Jack Coughlin & Donald A. Davis
Jack Coughlin is a retired US Marine Corps Master Gunnery Sergeant and the Marine Corps' highest-ranked sniper during the Iraq War. Before he wrote fiction, he wrote Shooter — a non-fiction account of his real service that became a bestseller and established him as one of the most credible voices in military writing. The Kyle Swanson Sniper series that followed brought that operational experience into a decade-long thriller franchise: ten novels following a USMC Scout Sniper working the intersection of special operations, intelligence, and global counterterrorism. No other military thriller writer in the genre can claim the same distance between the keyboard and the crosshairs.
Background
Jack Coughlin served more than twenty years in the United States Marine Corps, deploying to Desert Storm, the former Yugoslavia, Afghanistan, and Iraq. In Operation Iraqi Freedom, he was part of Task Force Tarawa and recorded some of the most documented long-range engagements of the war — at least 36 confirmed kills during the initial invasion, including 13 in a single 24-hour period. He was the Marine Corps' top-ranked sniper, and his service established the benchmark for what Scout Sniper proficiency looked like at the highest levels of the profession.

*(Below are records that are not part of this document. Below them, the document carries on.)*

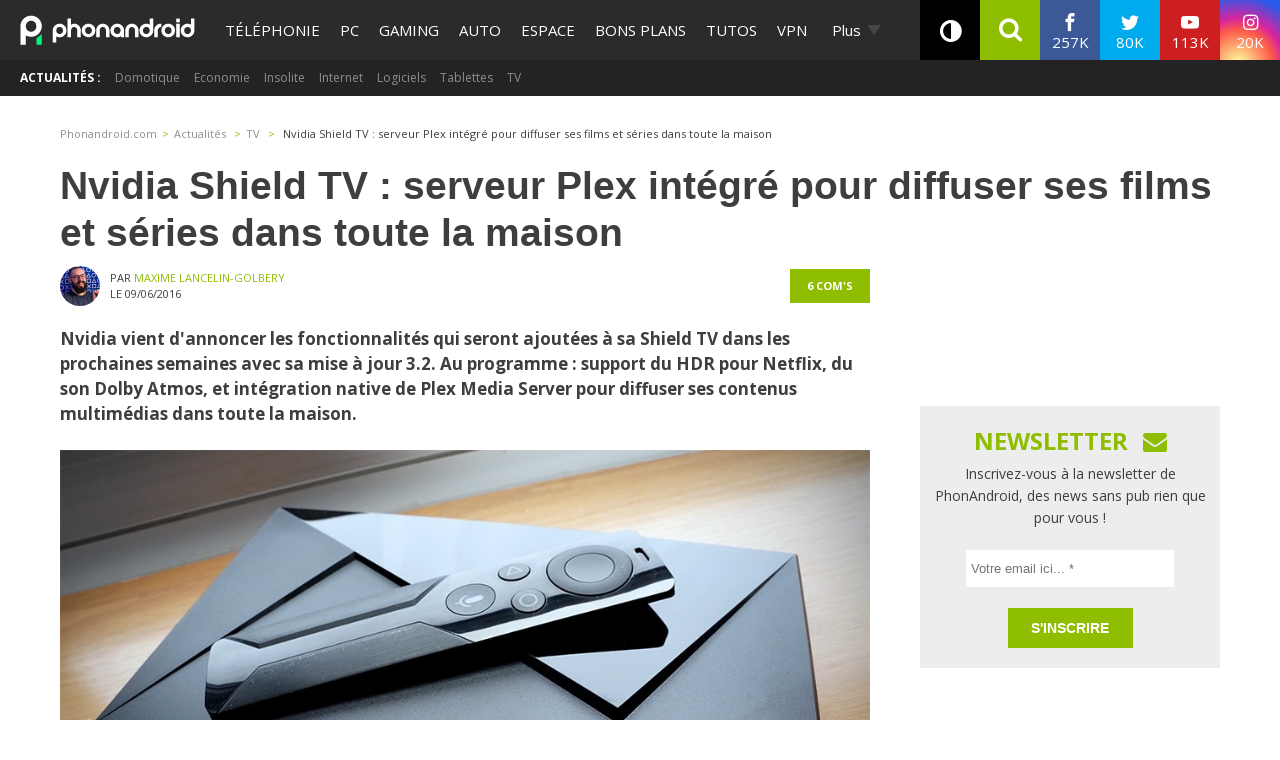

--- FILE ---
content_type: application/javascript; charset=UTF-8
request_url: https://phonandroid.disqus.com/count-data.js?2=https%3A%2F%2Fwww.phonandroid.com%2Fnvidia-shield-tv-serveur-plex-integre-diffuser-films-series-toute-maison.html
body_size: 328
content:
var DISQUSWIDGETS;

if (typeof DISQUSWIDGETS != 'undefined') {
    DISQUSWIDGETS.displayCount({"text":{"and":"et","comments":{"zero":"0 com","multiple":"{num} com's","one":"1 com"}},"counts":[{"id":"https:\/\/www.phonandroid.com\/nvidia-shield-tv-serveur-plex-integre-diffuser-films-series-toute-maison.html","comments":6}]});
}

He left the Corps as a Master Gunnery Sergeant — the highest enlisted rank in the Marine Corps and one of the rarest designations in the entire military. The rank is not given; it's earned through sustained demonstrated excellence across an entire career. When Coughlin writes about the culture of senior enlisted leadership, the relationship between officers and the NCOs who carry institutional knowledge, and the specific psychology of the sniper profession, he is drawing on a career's worth of lived experience at the top of that profession.
Shooter, his non-fiction memoir co-written with Casey Kuhlman and Donald A. Davis, was published in 2005 and became a New York Times bestseller. It is required reading for anyone who wants to understand the Scout Sniper trade from the inside. The Kyle Swanson series — co-written primarily with Donald A. Davis — launched the following year and has run for ten volumes. Coughlin lives in Arizona.
The Writing
The Kyle Swanson series is built on the premise that tactical credibility is not optional. The sniper sequences feel real because they are real — the wind calls, the scope adjustments, the calculation of environmental variables, the relationship between a shooter and his spotter, the specific patience required to wait hours for a shot that lasts a fraction of a second. Readers who have spent time in shooting disciplines recognise immediately that Coughlin is not approximating; he is describing.

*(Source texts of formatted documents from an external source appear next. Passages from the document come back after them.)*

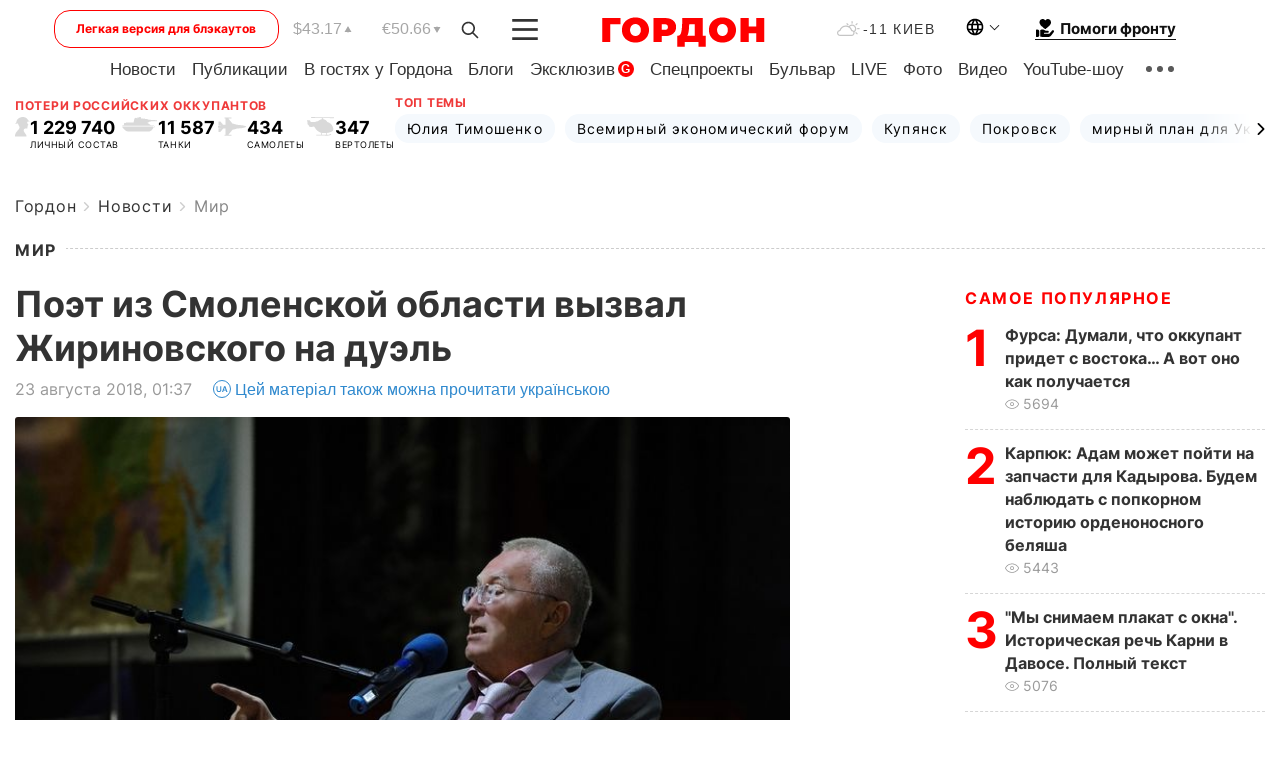

--- FILE ---
content_type: image/svg+xml
request_url: https://gordonua.com/user/img/arrow-h.svg
body_size: -213
content:
<svg width="8" height="6" viewBox="0 0 8 6" fill="none" xmlns="http://www.w3.org/2000/svg">
<path d="M4 0L7.4641 6H0.535898L4 0Z" fill="#A7A7A7"/>
</svg>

Swanson operates in a world where special operations, intelligence agencies, and policy intersect in ways that are consistently realistic about how those intersections produce friction, miscommunication, and occasionally catastrophic decisions. Coughlin and Davis don't present special operators as infallible — they present them as highly competent professionals working inside a bureaucratic and political system that doesn't always function as intended.
The series is also unusually honest about the psychological weight of the sniper profession. Swanson kills at distance. He kills precisely and deliberately. The books don't sensationalise this or avoid it — they treat it as the operational reality that it is, and the character carries that weight across ten novels in ways that feel more authentic than most military fiction manages.
The Series
Kyle Swanson Sniper
Ten novels following USMC Scout Sniper Kyle Swanson across global counterterrorism operations, intelligence missions, and the personal costs of a career spent behind a rifle. Complete series, start with Kill Zone.